This article appeared online at TheNewAmerican.com on Tuesday, January 23, 2018:
Following the announcement by the White House on Monday that it was imposing tariffs and import quotas on solar panels and washing machines, effective immediately, U.S. Trade Representative Robert Lighthizer rejoiced: “The president’s action makes clear again that the Trump administration will always defend American workers, farmers, ranches, and businesses.” This view was confirmed by a White House trade official who told reporters:
If you look at solar closely, you have a clear example of Chinese trade policy propping up an industry, creating excess capacity in an industry [causing] significant harm to the United States and globally as well.
He assured reporters that this isn’t just about washing machines coming from South Korea or solar panels from China, either:
We need to figure out how to deal with that, not just for the solar industry but for a lot of different industries where you’re going to see the same playbook trotted out.
Here’s that playbook: The Trade Act of 1974 evolved out of the Progressive Era (the early 1900s under President Teddy Roosevelt), which granted the government the power to intervene when foreign competitors were deemed to be “not playing fair.” Out of that evolved a quasi-governmental administrative agency called the U.S. International Trade Commission (USITC) that acts as sort of a referee in disputes between domestic producers and their foreign competitors.
In this case two domestic solar panel companies — Suniva and SolarWorld — filed a complaint under that Trade Act that their foreign competitors were being unfairly supported with subsidies by their governments, allowing them to undercut prices and pushing the American companies into bankruptcy. Whirlpool joined in the fray shortly thereafter, complaining that South Korea’s “unfair” support of local manufacturers were hurting Whirlpool’s domestic washing machine business.
The USITC lent a sympathetic ear and ruled in favor of the complainants. In September the USITC recommended that retaliation for such “unfair” practices be instituted by the U.S. government. On Monday Trump agreed and launched the first salvo in the coming trade war.
One knows that something is wrong when one of the president’s severest critics thinks this is a good idea. Ohio Democrat Senator Sherrod Brown, whose state’s voters went for Trump last November, celebrated the move: “I applaud the administration for this strong relief.” Nebraska Republican Senator Ben Sasse, on the other hand, declared simply and accurately that those “tariffs are taxes on families.”
Viewed in that light, it’s easy to see what’s afoot here. In his attempt to put “America First,” Trump is forgetting all about those who actually pay those tariffs: the American consumer. By making imports more costly (the tariffs range between 30 and 50 percent to be added to the price of those imports), fewer of them will be bought. It’s pure protectionism, allowing companies to exist that otherwise wouldn’t. The fact that foreign companies get subsidies is beside the point: If those governments want to subsidize companies so they can offer American consumers even lower prices, who would argue with that? Free market economists consider such behavior on the part of foreign governments as a gift to the American consumer.
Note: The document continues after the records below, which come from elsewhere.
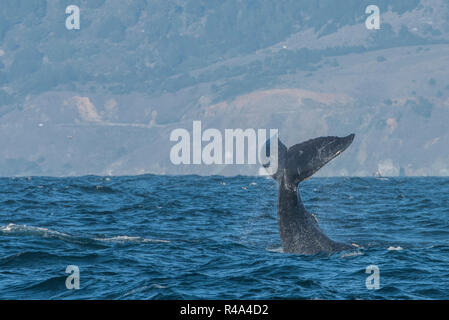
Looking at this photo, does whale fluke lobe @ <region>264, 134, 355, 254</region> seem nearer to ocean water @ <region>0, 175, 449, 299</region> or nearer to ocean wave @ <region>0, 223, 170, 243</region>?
ocean water @ <region>0, 175, 449, 299</region>

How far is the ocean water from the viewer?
52.0 ft

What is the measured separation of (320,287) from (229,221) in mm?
12719

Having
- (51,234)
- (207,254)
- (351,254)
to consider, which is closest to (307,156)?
(351,254)

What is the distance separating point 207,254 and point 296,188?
10.9ft

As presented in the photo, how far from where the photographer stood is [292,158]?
57.7 feet

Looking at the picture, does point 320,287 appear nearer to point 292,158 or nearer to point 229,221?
point 292,158

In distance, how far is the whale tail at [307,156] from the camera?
664 inches

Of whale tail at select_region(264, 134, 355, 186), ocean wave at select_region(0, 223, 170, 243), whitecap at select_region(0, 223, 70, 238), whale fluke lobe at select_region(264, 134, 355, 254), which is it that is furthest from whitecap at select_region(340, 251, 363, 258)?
whitecap at select_region(0, 223, 70, 238)

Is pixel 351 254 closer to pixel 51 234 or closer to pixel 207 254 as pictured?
pixel 207 254

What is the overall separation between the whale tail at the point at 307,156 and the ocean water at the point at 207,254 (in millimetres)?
2024

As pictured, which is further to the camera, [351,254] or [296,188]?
[351,254]

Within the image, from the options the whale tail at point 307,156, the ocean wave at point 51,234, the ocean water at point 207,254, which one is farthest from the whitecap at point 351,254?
the ocean wave at point 51,234

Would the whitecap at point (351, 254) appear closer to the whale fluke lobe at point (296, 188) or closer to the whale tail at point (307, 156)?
the whale fluke lobe at point (296, 188)

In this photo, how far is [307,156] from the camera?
17.3 metres
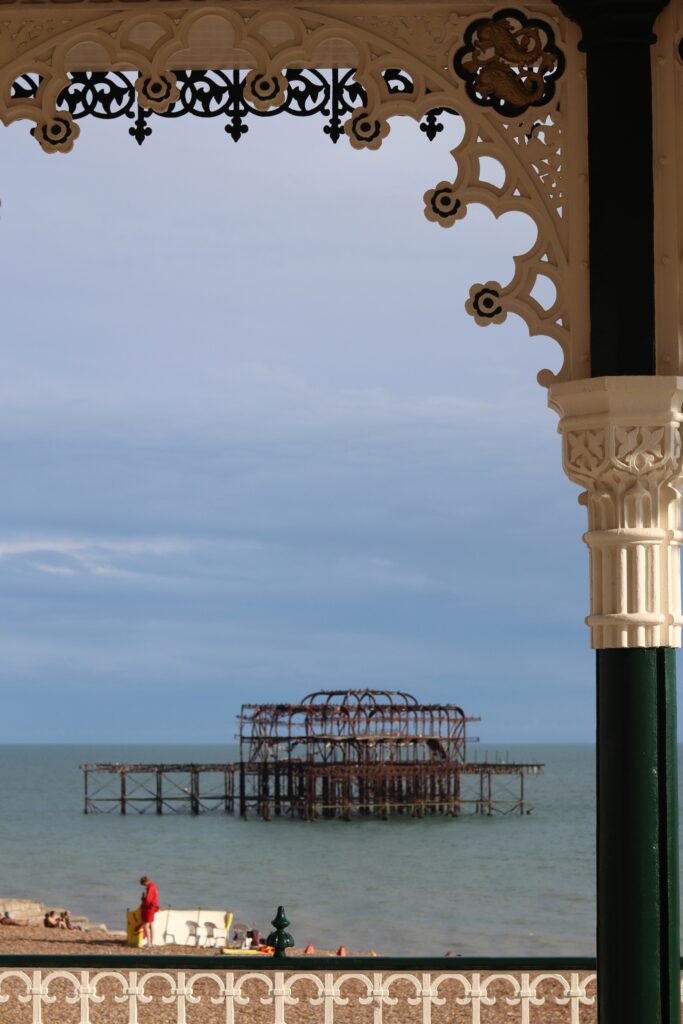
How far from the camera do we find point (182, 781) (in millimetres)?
90375

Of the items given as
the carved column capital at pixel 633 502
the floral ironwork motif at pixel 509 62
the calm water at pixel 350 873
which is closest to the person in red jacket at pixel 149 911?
the calm water at pixel 350 873

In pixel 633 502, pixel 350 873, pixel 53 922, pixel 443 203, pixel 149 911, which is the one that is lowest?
pixel 350 873

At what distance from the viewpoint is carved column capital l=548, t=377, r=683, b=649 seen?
3.74 m

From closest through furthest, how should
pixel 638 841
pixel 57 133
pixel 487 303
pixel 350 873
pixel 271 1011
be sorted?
pixel 638 841 < pixel 487 303 < pixel 57 133 < pixel 271 1011 < pixel 350 873

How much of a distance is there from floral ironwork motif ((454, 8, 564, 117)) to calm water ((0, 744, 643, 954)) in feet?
92.8

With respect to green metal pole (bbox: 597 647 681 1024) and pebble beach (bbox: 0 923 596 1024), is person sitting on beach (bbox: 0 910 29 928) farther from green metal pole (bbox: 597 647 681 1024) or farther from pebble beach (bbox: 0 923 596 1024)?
green metal pole (bbox: 597 647 681 1024)

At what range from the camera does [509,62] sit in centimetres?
395

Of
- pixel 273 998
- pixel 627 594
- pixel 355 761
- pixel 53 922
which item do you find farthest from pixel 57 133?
pixel 355 761

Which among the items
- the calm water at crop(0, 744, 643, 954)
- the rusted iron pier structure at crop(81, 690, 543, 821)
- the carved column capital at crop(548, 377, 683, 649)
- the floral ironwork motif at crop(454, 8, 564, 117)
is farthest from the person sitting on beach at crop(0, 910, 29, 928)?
the floral ironwork motif at crop(454, 8, 564, 117)

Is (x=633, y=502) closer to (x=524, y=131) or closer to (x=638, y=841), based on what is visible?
(x=638, y=841)

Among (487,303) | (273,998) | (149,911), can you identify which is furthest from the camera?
(149,911)

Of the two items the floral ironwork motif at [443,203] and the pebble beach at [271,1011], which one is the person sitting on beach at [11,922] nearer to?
the pebble beach at [271,1011]

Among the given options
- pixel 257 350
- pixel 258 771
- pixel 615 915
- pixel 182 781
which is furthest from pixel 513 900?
pixel 182 781

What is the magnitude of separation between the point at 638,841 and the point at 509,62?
2.00 m
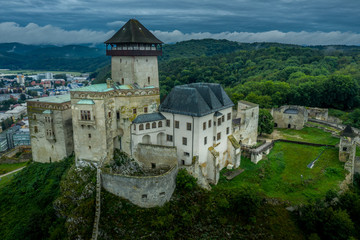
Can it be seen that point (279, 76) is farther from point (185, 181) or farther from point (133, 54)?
point (185, 181)

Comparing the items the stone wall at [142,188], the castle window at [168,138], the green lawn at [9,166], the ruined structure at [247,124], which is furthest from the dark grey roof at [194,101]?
the green lawn at [9,166]

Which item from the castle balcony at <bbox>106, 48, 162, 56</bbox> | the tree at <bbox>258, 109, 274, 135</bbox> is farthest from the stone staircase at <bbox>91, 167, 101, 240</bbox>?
the tree at <bbox>258, 109, 274, 135</bbox>

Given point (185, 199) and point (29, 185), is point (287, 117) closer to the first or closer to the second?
point (185, 199)

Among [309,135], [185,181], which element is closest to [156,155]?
[185,181]

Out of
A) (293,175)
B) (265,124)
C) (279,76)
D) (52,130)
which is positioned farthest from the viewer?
(279,76)

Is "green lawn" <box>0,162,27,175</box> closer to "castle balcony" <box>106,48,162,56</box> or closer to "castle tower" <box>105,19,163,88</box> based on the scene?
"castle tower" <box>105,19,163,88</box>

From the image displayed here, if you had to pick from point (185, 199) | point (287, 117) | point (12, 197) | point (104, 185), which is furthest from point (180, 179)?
point (287, 117)

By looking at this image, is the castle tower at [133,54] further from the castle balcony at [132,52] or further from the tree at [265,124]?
the tree at [265,124]
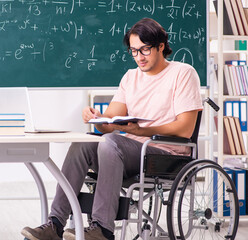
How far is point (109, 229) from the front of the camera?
218 centimetres

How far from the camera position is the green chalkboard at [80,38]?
3779 mm

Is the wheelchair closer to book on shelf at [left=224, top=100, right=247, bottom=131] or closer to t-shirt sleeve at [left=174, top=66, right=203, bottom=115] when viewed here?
t-shirt sleeve at [left=174, top=66, right=203, bottom=115]

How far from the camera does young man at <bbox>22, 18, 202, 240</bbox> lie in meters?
2.20

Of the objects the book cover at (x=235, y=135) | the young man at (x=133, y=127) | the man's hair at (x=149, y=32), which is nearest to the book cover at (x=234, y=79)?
the book cover at (x=235, y=135)

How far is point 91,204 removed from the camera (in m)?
2.38

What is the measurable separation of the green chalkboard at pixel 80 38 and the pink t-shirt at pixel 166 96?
3.74 ft

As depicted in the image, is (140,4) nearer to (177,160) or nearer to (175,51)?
(175,51)

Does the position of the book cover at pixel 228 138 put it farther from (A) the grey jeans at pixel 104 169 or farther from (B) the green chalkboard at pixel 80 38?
(A) the grey jeans at pixel 104 169

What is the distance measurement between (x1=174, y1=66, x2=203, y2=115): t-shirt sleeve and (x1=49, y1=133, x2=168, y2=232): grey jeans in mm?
228

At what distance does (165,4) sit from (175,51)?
333 mm

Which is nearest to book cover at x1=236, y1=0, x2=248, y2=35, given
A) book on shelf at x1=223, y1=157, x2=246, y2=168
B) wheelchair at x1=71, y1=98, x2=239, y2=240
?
book on shelf at x1=223, y1=157, x2=246, y2=168

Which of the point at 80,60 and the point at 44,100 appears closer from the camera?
the point at 80,60

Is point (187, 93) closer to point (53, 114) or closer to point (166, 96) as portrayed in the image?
point (166, 96)

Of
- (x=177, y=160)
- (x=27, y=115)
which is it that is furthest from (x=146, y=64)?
(x=27, y=115)
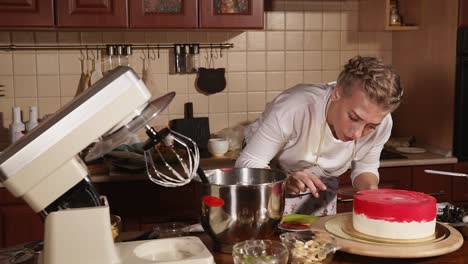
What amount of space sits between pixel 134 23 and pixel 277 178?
1.46m

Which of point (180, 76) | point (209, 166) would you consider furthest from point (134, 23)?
point (209, 166)

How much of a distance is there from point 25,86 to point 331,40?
170 centimetres

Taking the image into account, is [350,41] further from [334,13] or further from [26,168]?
[26,168]

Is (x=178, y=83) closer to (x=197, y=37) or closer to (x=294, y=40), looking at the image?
(x=197, y=37)

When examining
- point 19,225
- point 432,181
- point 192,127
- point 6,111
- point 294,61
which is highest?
point 294,61

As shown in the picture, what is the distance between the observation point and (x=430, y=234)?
154 centimetres

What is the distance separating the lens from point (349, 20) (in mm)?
3451

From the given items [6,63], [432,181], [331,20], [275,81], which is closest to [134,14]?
[6,63]

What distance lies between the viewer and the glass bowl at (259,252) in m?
1.30

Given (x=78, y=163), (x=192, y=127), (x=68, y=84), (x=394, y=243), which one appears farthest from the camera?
(x=192, y=127)

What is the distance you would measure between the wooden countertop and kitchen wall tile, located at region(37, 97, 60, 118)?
19.0 inches

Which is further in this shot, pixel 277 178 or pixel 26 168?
pixel 277 178

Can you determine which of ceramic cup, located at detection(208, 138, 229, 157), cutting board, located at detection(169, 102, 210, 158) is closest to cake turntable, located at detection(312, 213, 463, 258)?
ceramic cup, located at detection(208, 138, 229, 157)

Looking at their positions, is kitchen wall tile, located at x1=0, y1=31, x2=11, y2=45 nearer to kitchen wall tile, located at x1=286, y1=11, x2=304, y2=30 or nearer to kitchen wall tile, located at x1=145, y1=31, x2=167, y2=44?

But under the “progressive” mantra inflicted under the first Roosevelt administration, companies are now free to complain and seek remedies through force. Trump calls it “leveling the playing field.” The free market calls it “rent-seeking” from companies that couldn’t otherwise compete successfully without government assistance.
With the pressure off to stay competitive, companies so protected can relax a little, take a deep breath, and rest easier knowing that their customers will likely be buying their products as their competitors’ products are being priced out of the market. There will be the natural incentive to raise their own prices with those competitors out of the way, reducing demand, and resulting ultimately in fewer workers in those “protected” industries. One other point: Without that competition what incentive will those protected companies to improve their products?
Free market economists look at how the Smoot-Hawley Tariff of 1930 exacerbated the Great Depression as the progressive Hoover and Roosevelt administrations sought to protect American companies from foreign competitors.
Such a move as announced on Monday also opens another door: retaliation from foreign governments placing similar tariffs and quotas on American made products being offered for sale there. Again: higher prices, less demand, consumers worse off, and consequently fewer people employed in those “protected” industries.
Could this opening salvo result in a full-blown trade war? After all there is much concern about the Chinese “theft” of American technology. As the White House trade official noted: “For a lot of different industries … you’re going to see the same playbook trotted out.”
In 1930, following the imposition of tariffs on some 20,000 imported goods by the federal government, it took just two months for Canada, America’s primary trading partner, to enact its own set of tariffs. The U.S. economy, already slowing, shuddered and nearly came to a stop.
In his attempt to put “American First” by retaliating against “unfair” foreign competition, the president is putting the American consumer last, at least when they are buying solar panels and washing machines.